▶ _AIM_:
Count the lines below that contain the string "ceiling", matching case exactly, and reply with only that number.

▶ _DATASET RECORDS_:
::::::::::
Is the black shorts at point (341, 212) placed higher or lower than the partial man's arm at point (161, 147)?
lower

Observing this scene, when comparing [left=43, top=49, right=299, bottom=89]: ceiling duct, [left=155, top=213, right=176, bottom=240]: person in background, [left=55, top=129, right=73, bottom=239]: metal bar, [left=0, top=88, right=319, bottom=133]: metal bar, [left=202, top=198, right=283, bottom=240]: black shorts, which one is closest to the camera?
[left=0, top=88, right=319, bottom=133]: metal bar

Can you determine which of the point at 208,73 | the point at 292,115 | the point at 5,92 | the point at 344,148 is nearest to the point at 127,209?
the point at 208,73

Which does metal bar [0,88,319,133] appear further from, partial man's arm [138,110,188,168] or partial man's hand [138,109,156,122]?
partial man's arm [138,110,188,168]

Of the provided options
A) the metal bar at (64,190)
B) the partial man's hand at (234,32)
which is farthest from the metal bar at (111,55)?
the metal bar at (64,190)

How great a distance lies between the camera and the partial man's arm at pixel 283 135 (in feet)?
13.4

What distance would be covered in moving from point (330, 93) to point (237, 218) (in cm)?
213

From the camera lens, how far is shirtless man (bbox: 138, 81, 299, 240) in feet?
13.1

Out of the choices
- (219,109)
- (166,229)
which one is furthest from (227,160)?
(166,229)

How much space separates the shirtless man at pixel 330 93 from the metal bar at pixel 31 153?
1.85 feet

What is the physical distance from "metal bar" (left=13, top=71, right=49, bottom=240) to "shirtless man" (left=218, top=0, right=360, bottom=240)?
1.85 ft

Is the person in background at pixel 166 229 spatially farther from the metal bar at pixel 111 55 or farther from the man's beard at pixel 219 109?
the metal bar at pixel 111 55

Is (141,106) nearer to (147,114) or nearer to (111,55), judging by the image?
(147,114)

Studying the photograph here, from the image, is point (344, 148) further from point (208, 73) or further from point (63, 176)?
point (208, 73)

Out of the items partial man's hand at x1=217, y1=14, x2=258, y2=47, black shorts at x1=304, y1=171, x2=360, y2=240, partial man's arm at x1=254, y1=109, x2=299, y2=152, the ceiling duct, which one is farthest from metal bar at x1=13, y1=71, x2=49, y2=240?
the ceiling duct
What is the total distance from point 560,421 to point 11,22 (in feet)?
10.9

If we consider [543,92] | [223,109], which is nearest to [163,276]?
::::::::::
▶ _RESULT OF THIS TASK_:
3